После этого я почти каждый день нахожу способ увидеться с Алексом, даже когда работаю в магазине. Иногда к нам присоединяется Хана. Мы много времени проводим в Глухой бухте, в основном вечером, когда там уже практически никого нет. Алекс во всех списках числится как исцеленный, поэтому технически нет ничего незаконного в том, что мы проводим время вместе. Но, если кто-нибудь узнает, какое количество времени мы проводим вместе, или увидит, как мы хохочем, «топим» друг друга, устраиваем водные бои или бегаем наперегонки вдоль берега, это определенно сочтут подозрительным. Поэтому в городе мы держимся порознь — мы с Ханой идем по одной стороне улицы, Алекс — по противоположной. Плюс к этому мы выбираем места, где нас никто не может увидеть, — самые безлюдные улицы, заброшенные парки и нежилые дома.
Мы возвращаемся в Диринг-Хайлендс, и я наконец понимаю, почему Алекс без труда нашел дорогу к тому сарайчику в ночь рейда, почему он так хорошо ориентировался в темных коридорах дома. Многие годы он проводил по несколько ночей в месяц в покинутых домах, ему нравится хоть ненадолго убегать из шумного и многолюдного Портленда. Алекс об этом не говорит, но я понимаю, что эти ночевки в нежилых домах напоминают ему о жизни в Дикой местности.
Тридцать седьмой дом по Брукс-стрит Алекс любит больше других. Это старый дом в колониальном стиле, когда-то в нем жила семья сочувствующих. Как и большинство домов в Диринг-Хайлендс, этот заколотили и обнесли забором во время большой зачистки, но Алекс показал нам оконный проем на первом этаже, где можно отодвинуть одну из досок. Странно, хоть это место и было разграблено, книги и крупногабаритная мебель остались целы. Если бы не следы гари на стенах и потолке, кажется, что хозяева в любую минуту могут вернуться домой.

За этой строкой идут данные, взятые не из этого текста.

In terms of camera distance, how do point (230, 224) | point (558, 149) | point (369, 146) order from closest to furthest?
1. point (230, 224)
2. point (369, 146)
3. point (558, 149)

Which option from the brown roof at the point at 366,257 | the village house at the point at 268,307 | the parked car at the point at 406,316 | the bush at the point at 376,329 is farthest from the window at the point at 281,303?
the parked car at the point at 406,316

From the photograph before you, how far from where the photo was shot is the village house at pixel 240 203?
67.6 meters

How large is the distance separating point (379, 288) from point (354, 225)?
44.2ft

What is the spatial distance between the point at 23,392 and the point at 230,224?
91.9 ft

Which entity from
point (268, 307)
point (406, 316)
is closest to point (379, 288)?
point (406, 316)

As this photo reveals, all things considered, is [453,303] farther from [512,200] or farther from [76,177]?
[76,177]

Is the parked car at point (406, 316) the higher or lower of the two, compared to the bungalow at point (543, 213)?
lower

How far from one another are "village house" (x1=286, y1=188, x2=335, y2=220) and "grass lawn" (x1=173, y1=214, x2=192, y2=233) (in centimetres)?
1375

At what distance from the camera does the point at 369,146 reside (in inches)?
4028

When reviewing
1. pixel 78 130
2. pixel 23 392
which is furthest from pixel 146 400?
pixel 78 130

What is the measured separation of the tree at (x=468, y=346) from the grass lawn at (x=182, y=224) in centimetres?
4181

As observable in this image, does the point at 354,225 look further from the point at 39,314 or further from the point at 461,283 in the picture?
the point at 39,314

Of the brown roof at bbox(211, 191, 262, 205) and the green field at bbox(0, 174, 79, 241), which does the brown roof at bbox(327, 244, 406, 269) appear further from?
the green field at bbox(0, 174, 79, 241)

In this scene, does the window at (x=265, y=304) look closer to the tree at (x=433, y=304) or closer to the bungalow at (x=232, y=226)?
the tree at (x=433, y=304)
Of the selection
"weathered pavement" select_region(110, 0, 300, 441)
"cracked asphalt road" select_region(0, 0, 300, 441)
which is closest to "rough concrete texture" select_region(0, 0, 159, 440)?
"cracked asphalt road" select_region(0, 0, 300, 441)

Когда мы в первый раз забираемся в этот дом, Хана идет впереди и кричит:
— Эй! Привет! Тут есть кто-нибудь?
В доме прохладно и темно. После ослепительно яркого солнца на улице меня бросает в дрожь. Алекс притягивает меня к себе. Я наконец-то привыкла к тому, что он ко мне прикасается, и уже больше не вздрагиваю и не оглядываюсь по сторонам, когда он наклоняется, чтобы поцеловать меня.
— Хочешь потанцевать? — предлагает Алекс.
— Отстань, ты. — Я в шутку отталкиваю его от себя.
В таком тихом месте как-то жутковато говорить громко. До нас как будто откуда-то издалека долетает голос Ханы. Мне становится любопытно, насколько большой этот дом, сколько здесь задрапированных мраком комнат, где все покрыто толстым слоем пыли.
— Я серьезно, — говорит Алекс и протягивает ко мне руки. — Это идеальное место для танцев.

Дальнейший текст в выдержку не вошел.